**Stated task**
Please find each line below that contains the string "leather" and copy it out in full. Case matters.

**Available records**
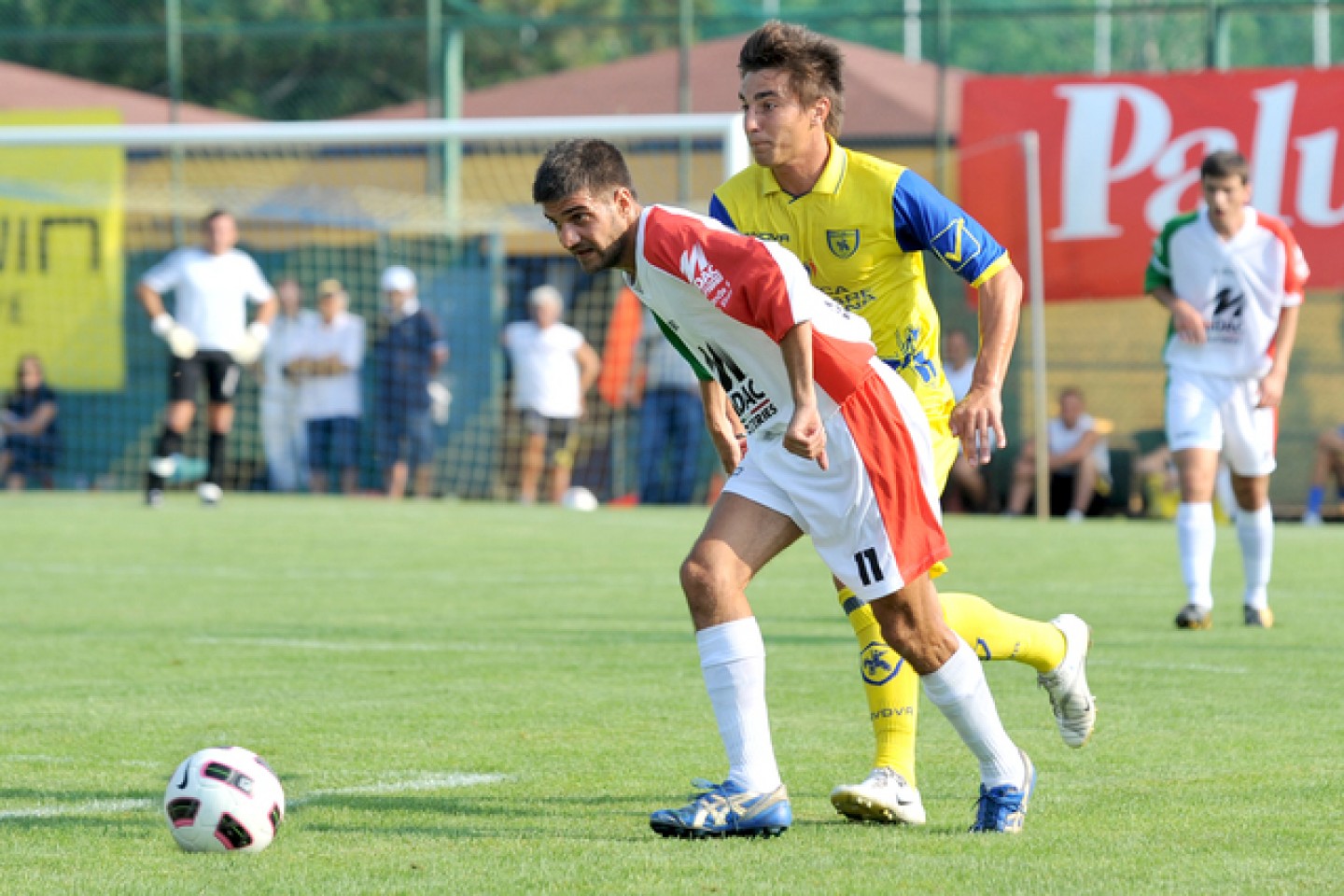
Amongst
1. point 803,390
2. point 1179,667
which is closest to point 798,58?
point 803,390

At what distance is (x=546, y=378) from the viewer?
1870 centimetres

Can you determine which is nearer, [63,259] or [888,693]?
[888,693]

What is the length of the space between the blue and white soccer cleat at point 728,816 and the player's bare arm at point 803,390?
796 millimetres

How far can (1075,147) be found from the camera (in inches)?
720

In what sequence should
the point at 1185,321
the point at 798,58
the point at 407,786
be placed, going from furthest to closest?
the point at 1185,321 < the point at 407,786 < the point at 798,58

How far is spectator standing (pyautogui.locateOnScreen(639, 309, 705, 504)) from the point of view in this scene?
734 inches

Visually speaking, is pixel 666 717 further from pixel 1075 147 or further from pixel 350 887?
pixel 1075 147

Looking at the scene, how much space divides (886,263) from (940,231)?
22cm

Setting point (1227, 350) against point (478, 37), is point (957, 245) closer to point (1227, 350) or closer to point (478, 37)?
point (1227, 350)

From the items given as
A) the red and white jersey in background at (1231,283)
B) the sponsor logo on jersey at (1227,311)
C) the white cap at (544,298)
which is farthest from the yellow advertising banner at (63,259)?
the sponsor logo on jersey at (1227,311)

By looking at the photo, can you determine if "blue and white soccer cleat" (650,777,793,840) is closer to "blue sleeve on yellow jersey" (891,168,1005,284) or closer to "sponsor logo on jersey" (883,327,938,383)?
"sponsor logo on jersey" (883,327,938,383)

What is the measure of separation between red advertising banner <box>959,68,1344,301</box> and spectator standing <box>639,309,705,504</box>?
125 inches

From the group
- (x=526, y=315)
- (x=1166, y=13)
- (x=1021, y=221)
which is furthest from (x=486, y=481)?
(x=1166, y=13)

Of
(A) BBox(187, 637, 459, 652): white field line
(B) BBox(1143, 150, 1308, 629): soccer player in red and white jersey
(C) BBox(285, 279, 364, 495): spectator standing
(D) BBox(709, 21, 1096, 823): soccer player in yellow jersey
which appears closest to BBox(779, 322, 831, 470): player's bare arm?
(D) BBox(709, 21, 1096, 823): soccer player in yellow jersey
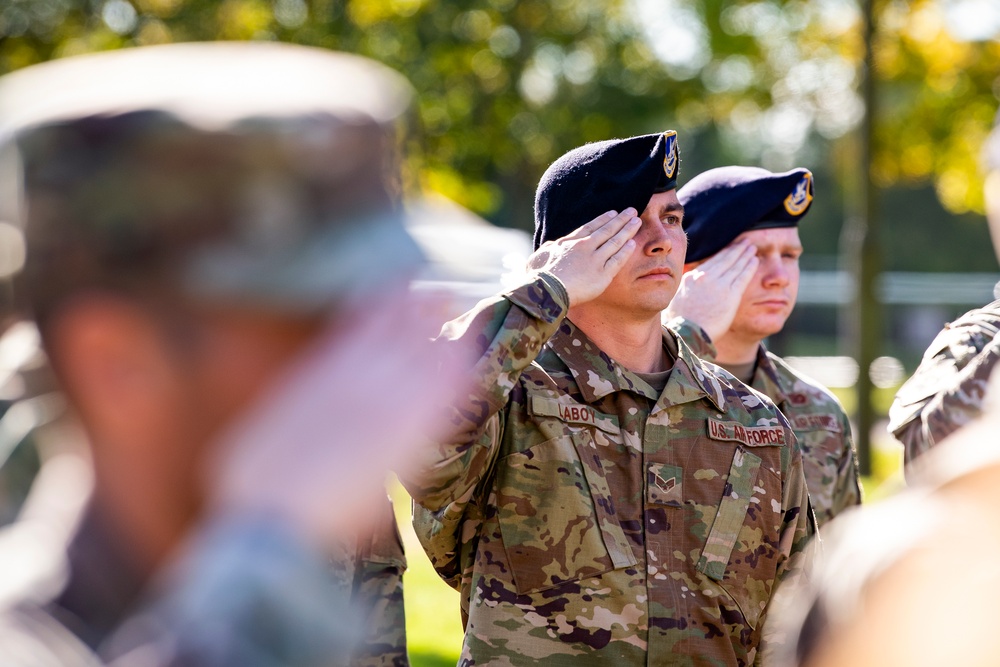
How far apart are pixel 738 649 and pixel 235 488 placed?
2.27 metres

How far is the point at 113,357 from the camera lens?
126 centimetres

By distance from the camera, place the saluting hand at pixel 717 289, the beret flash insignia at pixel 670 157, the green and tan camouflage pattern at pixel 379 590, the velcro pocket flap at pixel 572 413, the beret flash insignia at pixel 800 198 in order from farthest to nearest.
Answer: the beret flash insignia at pixel 800 198, the saluting hand at pixel 717 289, the beret flash insignia at pixel 670 157, the velcro pocket flap at pixel 572 413, the green and tan camouflage pattern at pixel 379 590

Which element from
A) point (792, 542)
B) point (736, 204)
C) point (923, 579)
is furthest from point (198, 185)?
point (736, 204)

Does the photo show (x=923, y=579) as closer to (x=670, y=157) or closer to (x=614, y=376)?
(x=614, y=376)

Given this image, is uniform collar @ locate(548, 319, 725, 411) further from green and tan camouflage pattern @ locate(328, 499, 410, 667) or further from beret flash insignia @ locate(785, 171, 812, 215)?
beret flash insignia @ locate(785, 171, 812, 215)

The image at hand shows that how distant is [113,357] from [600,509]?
2025 millimetres

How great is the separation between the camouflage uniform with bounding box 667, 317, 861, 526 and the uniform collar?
1125 mm

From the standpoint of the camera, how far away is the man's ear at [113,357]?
1252 mm

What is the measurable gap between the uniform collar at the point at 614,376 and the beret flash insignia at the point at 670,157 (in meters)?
0.54

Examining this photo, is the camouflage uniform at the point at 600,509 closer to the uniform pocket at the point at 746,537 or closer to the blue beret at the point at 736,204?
the uniform pocket at the point at 746,537

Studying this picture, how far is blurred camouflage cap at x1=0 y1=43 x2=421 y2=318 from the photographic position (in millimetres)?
1229

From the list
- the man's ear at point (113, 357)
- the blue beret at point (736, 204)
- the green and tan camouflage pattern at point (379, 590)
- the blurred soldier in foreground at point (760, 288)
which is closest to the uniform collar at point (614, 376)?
the green and tan camouflage pattern at point (379, 590)

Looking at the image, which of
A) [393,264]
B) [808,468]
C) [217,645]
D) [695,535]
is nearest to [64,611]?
[217,645]

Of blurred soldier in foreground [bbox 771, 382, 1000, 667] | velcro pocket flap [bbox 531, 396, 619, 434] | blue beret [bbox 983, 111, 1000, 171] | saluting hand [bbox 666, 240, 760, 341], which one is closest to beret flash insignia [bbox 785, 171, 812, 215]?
saluting hand [bbox 666, 240, 760, 341]
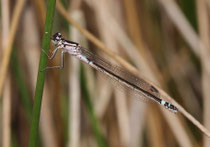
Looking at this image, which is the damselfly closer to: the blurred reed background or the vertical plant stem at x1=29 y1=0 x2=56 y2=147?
the blurred reed background

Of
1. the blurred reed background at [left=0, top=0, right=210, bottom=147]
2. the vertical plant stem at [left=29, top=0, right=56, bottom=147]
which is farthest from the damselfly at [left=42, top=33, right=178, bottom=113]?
the vertical plant stem at [left=29, top=0, right=56, bottom=147]

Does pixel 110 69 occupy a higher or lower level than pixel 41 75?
higher

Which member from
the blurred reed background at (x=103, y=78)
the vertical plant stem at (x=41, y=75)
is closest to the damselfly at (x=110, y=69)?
the blurred reed background at (x=103, y=78)

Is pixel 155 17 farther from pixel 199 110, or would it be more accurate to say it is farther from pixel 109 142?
pixel 109 142

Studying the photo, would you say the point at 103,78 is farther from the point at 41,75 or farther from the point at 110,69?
the point at 41,75

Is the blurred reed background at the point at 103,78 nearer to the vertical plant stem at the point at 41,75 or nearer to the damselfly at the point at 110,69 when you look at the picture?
the damselfly at the point at 110,69

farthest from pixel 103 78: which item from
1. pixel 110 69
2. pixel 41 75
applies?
pixel 41 75

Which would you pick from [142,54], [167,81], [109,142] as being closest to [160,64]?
[167,81]
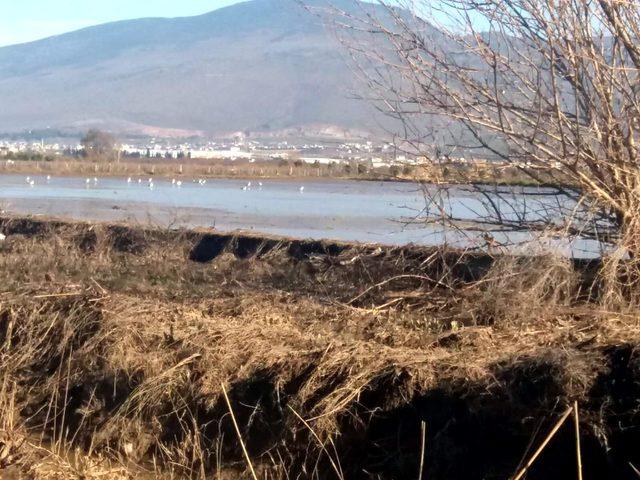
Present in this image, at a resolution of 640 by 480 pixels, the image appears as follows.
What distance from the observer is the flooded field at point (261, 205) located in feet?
58.6

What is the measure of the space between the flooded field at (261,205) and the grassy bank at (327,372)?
3.24ft

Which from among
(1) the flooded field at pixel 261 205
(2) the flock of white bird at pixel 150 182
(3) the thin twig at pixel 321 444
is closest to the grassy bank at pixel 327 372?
(3) the thin twig at pixel 321 444

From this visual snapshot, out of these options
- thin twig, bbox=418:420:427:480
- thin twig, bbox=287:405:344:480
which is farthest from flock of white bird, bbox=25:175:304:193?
thin twig, bbox=418:420:427:480

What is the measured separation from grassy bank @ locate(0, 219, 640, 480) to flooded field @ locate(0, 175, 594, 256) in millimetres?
987

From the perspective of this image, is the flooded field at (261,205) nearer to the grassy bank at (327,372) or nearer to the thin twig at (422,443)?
the grassy bank at (327,372)

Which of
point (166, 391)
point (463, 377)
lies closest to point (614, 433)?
point (463, 377)

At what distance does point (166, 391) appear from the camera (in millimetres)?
9133

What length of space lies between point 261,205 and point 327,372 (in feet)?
73.8

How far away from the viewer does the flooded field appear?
17.9m

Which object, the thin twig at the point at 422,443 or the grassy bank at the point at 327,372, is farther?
the grassy bank at the point at 327,372

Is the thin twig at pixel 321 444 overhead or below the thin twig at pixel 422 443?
below

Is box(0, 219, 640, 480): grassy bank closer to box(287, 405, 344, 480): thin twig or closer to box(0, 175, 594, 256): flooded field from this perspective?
box(287, 405, 344, 480): thin twig

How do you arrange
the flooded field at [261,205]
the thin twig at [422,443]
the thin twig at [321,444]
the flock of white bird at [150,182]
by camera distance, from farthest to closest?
the flock of white bird at [150,182] → the flooded field at [261,205] → the thin twig at [321,444] → the thin twig at [422,443]

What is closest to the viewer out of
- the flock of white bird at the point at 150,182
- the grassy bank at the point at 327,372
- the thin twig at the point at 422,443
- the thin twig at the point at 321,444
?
the thin twig at the point at 422,443
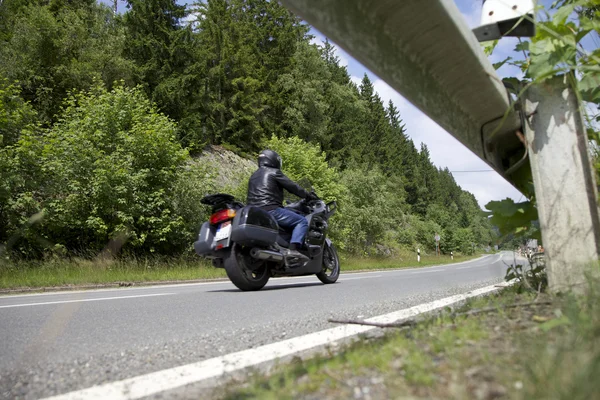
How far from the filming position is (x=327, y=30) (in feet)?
5.66

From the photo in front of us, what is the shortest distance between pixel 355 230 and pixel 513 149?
30956 millimetres

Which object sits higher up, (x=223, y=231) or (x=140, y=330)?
(x=223, y=231)

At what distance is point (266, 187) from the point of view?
6762 mm

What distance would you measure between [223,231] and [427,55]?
445 centimetres

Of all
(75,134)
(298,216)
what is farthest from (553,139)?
(75,134)

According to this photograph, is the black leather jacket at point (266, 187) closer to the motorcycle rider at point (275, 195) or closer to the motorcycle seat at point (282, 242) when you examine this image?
the motorcycle rider at point (275, 195)

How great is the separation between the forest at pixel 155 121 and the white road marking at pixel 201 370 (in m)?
1.33

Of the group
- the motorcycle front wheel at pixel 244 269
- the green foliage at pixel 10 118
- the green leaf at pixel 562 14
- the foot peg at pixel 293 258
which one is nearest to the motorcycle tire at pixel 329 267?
the foot peg at pixel 293 258

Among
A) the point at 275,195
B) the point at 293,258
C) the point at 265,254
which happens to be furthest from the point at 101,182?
the point at 265,254

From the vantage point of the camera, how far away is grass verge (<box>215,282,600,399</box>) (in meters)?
1.14

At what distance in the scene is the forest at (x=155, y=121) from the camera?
15.8 meters

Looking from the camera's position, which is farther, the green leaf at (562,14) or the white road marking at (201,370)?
A: the green leaf at (562,14)

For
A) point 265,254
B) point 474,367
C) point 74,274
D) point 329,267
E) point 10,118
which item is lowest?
point 474,367

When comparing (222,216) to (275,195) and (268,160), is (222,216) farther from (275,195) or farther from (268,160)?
(268,160)
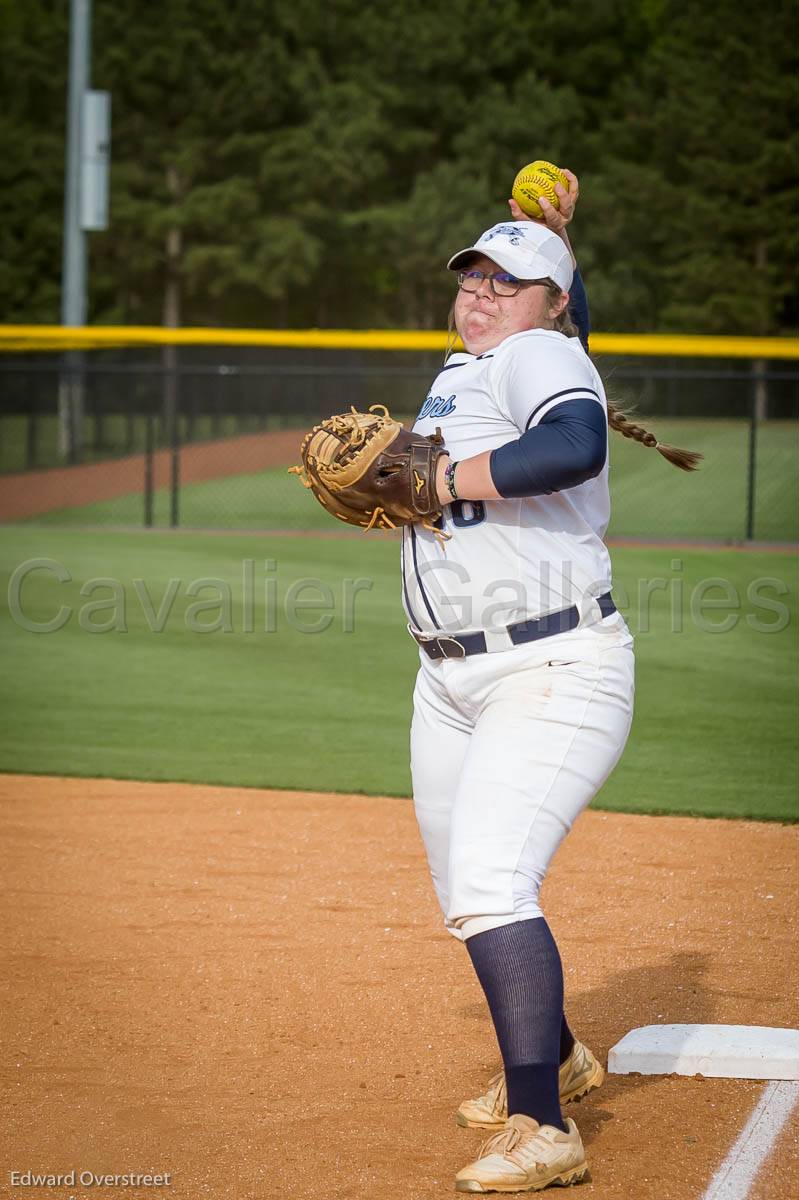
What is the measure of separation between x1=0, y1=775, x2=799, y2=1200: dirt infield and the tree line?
36317 millimetres

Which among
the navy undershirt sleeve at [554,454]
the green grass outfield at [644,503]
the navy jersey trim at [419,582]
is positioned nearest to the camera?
the navy undershirt sleeve at [554,454]

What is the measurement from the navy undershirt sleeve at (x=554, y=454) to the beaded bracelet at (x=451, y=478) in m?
0.11

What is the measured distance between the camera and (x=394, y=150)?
4591 cm

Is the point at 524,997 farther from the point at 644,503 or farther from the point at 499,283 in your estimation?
the point at 644,503

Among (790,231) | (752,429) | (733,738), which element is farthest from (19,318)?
(733,738)

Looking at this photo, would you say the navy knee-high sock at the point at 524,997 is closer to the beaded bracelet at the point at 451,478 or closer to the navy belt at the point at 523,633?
the navy belt at the point at 523,633

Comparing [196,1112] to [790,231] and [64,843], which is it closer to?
[64,843]

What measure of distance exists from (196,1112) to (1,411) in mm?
24605

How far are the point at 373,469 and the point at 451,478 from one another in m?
0.20

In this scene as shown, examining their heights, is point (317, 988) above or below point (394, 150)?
below

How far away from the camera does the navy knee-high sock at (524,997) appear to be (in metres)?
2.76

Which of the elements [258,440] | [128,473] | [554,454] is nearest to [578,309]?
[554,454]

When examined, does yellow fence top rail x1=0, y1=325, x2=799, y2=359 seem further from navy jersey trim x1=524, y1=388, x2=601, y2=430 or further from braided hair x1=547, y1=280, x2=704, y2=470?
navy jersey trim x1=524, y1=388, x2=601, y2=430

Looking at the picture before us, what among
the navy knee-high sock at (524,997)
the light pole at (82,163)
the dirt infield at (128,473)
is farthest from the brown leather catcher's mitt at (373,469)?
the light pole at (82,163)
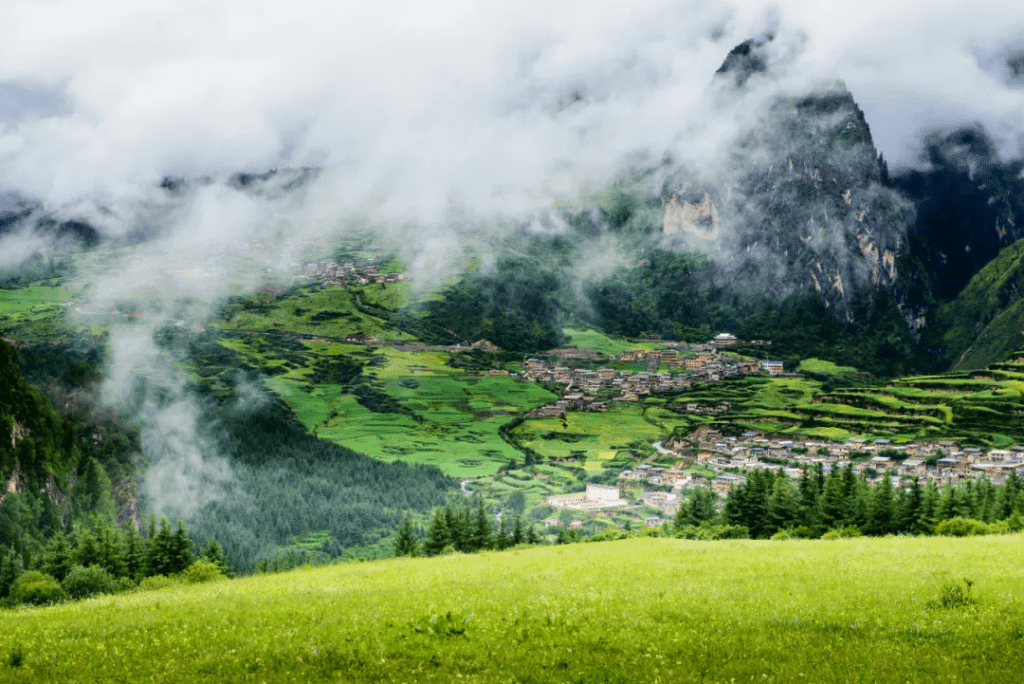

**The result**
According to this photograph, is the black leather jacket at point (266, 187) closer to the motorcycle rider at point (275, 195) or closer to the motorcycle seat at point (282, 242) when you examine this image?
is farthest from the brown leather catcher's mitt at (373,469)?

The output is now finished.